Instructions for the task: Write the next part of the account of the theater company's touring years from 1981 to 1985, beginning right after its final sentence.

Provided passage:
=== Begin Enclosure ===

TOURING: 1981 – 1985

By 1981 we had a workshop big enough for up to a dozen people to live in. Admittedly it was all rather rough and ready, with an outdoor self-built chemical loo, no hot water, and just one woodburning stove. Most of the company slept on the shelves that we had built to hold materials – fabric, wood etc. Although the spirit of the group was good, it was dawning on me that keeping this company going for the long haul was throwing up new and difficult challenges. To keep it going we would have to find other ways of sustaining and funding ourselves.

Little Heads

Our next show, Little Heads (Shouldn’t Wear Big Hats) reflected a lot of my uncertainties both as writer and director. The show lacked coherence, but among the good things were storytelling interludes by Edward Taylor. Edward eventually hooked up with Sue Auty, who was also touring with us at this point. Later they formed the Whalley Range All-Stars.

=== End Enclosure ===

Extracted data:

=== Begin Enclosure ===

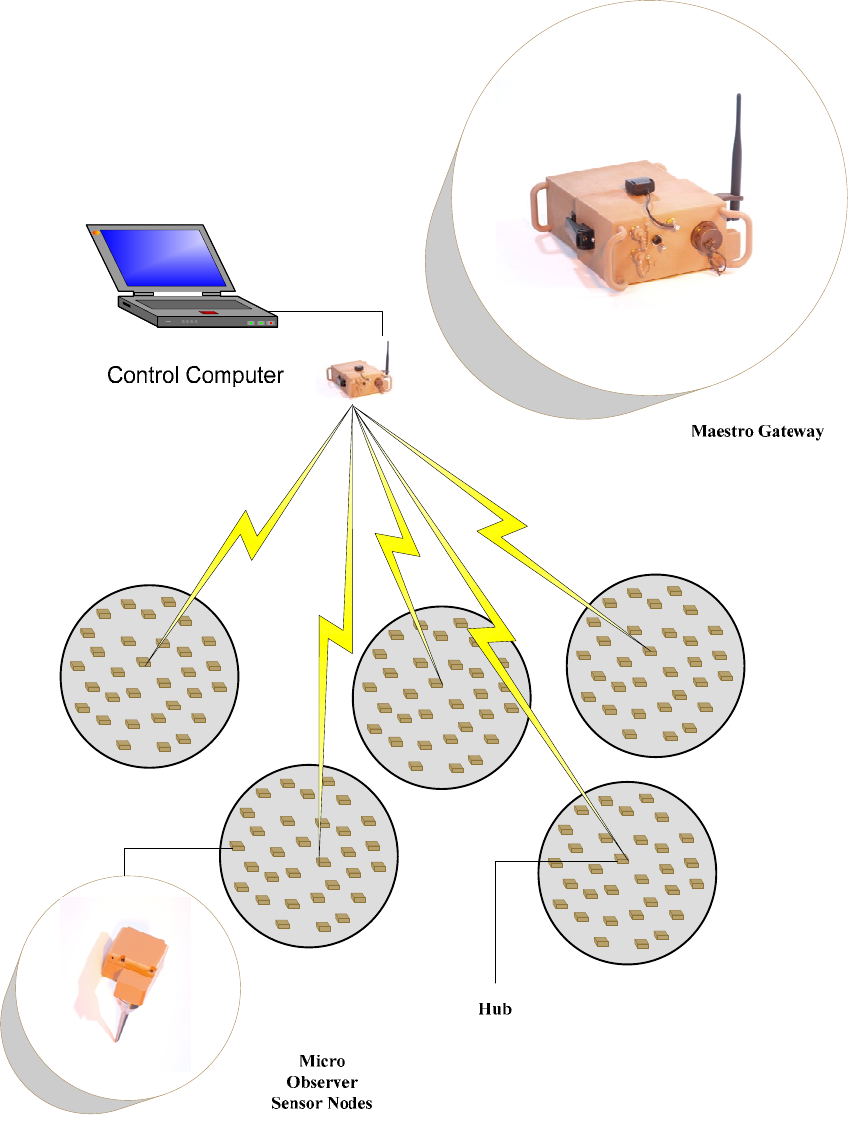 Control Computer

Maestro Gateway

Hub

Micro Observer Sensor Nodes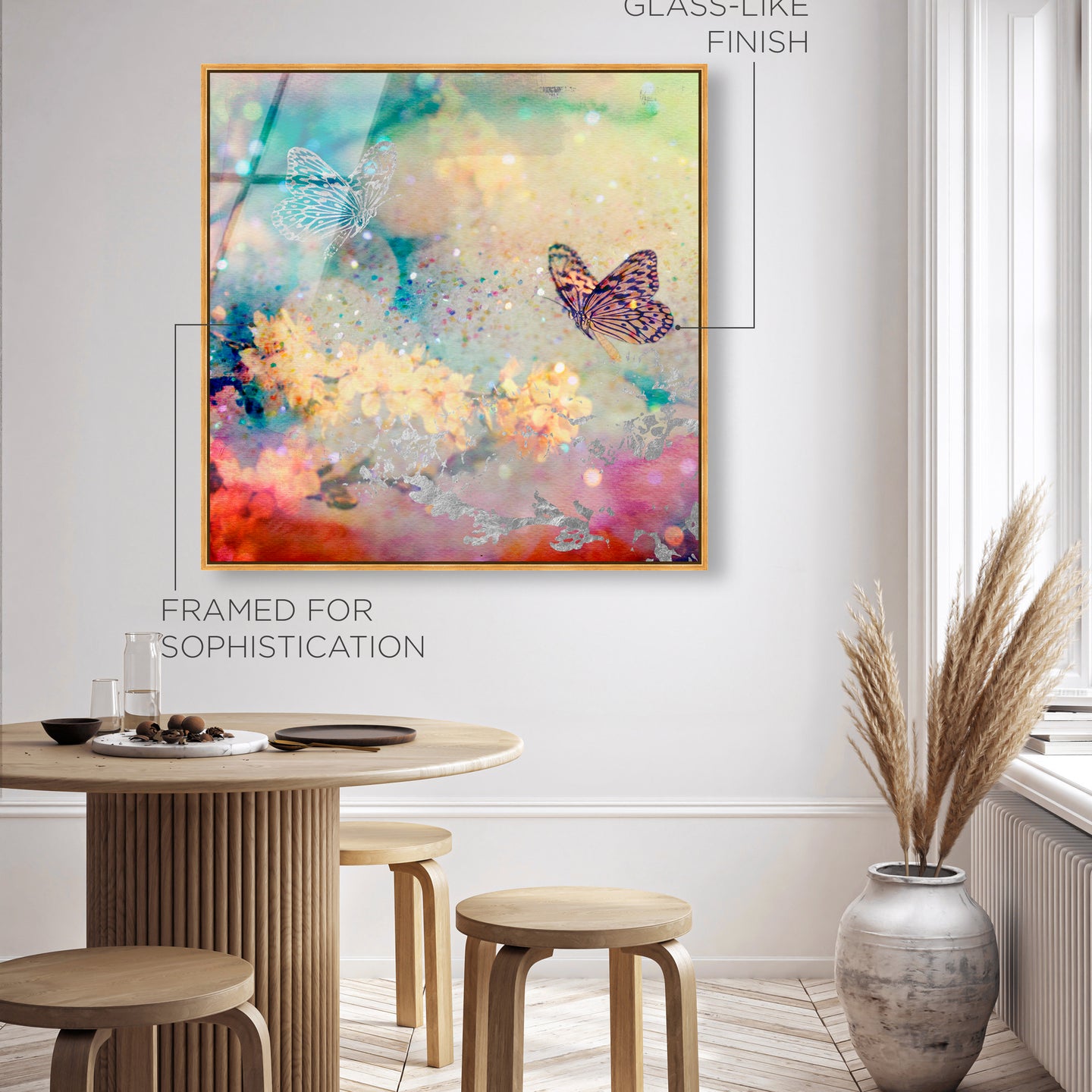 GLASS-LIKE FINISH

FRAMED FOR SOPHISTICATION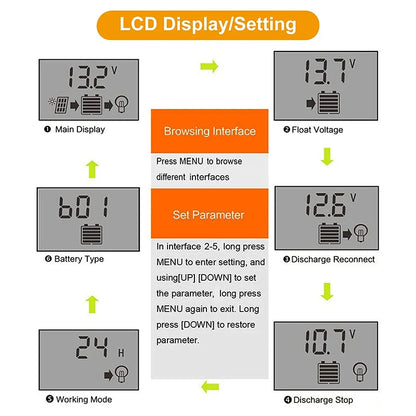 LCD Display/Setting

13.2 V

❶ Main Display

13.7 V

❷ Float Voltage

Browsing Interface

Press MENU to browse different interfaces

Set Parameter

In interface 2-5, long press MENU to enter setting, and using[UP] [DOWN] to set the parameter, long press MENU again to exit. Long press [DOWN] to restore parameter.

b01

❻ Battery Type

12.6 V

❸ Discharge Reconnect

24 H

❺ Working Mode

10.7 V

❹ Discharge Stop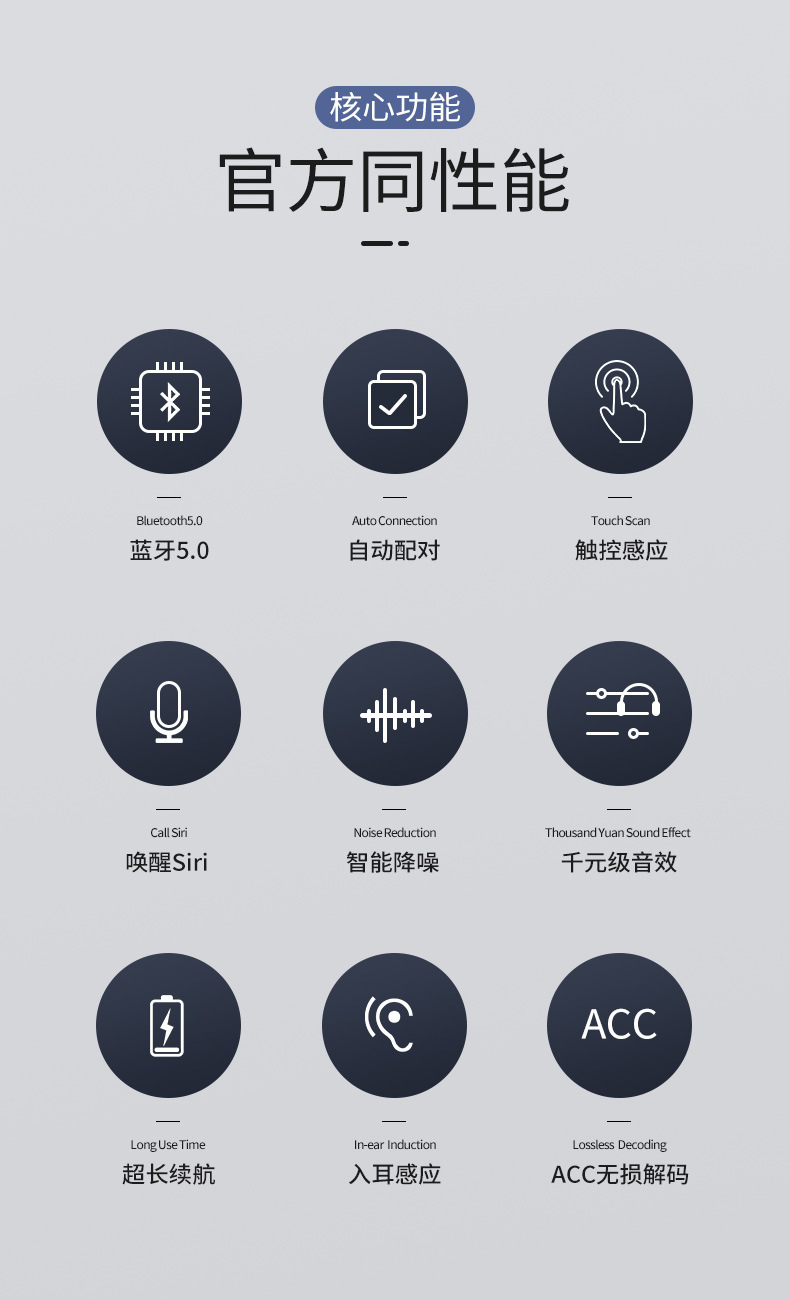 核心功能

官方同性能

Bluetooth5.0

蓝牙5.0

Auto Connection

自动配对

Touch Scan

触控感应

Call Siri

唤醒Siri

Noise Reduction

智能降噪

Thousand Yuan Sound Effect

千元级音效

Long Use Time

超长续航

In-ear Induction

入耳感应

ACC

Lossless Decoding

ACC无损解码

=== End Enclosure ===

Expected output:
Another positive thing that happened at this time was that we began to experiment with going out onto the street and improvising performances. Sometimes it would be a group of performers together and sometimes just one (often masked) performer on their own, perhaps accompanied by a musician on saxophone or drums. Looking back at the photographs from those ad-hoc performances I feel that they might have had more going for them than the show itself. The forays onto the street were really intended to promote the main show, as the performer was usually also accompanied by someone with handouts about the event. But they turned out to be a lot more than that; helping the performers to develop their improvisation skills, and giving us the freedom to play, away from the discipline of putting an hour-long show together. 

Leicester Festival

Then, out of nowhere, we were invited to take part in Leicester Festival by its director, Ted Little.I deconstructed the script of ‘Little Heads’, and then abandoned it altogether, starting again. While almost as ramshackle as the canal-side theatre structure, the new production gained a fresh strength from new folktale elements. We also incorporated images taken from Goya’s etchings, as well as a crazy vein of surreal comedy provided by Edward.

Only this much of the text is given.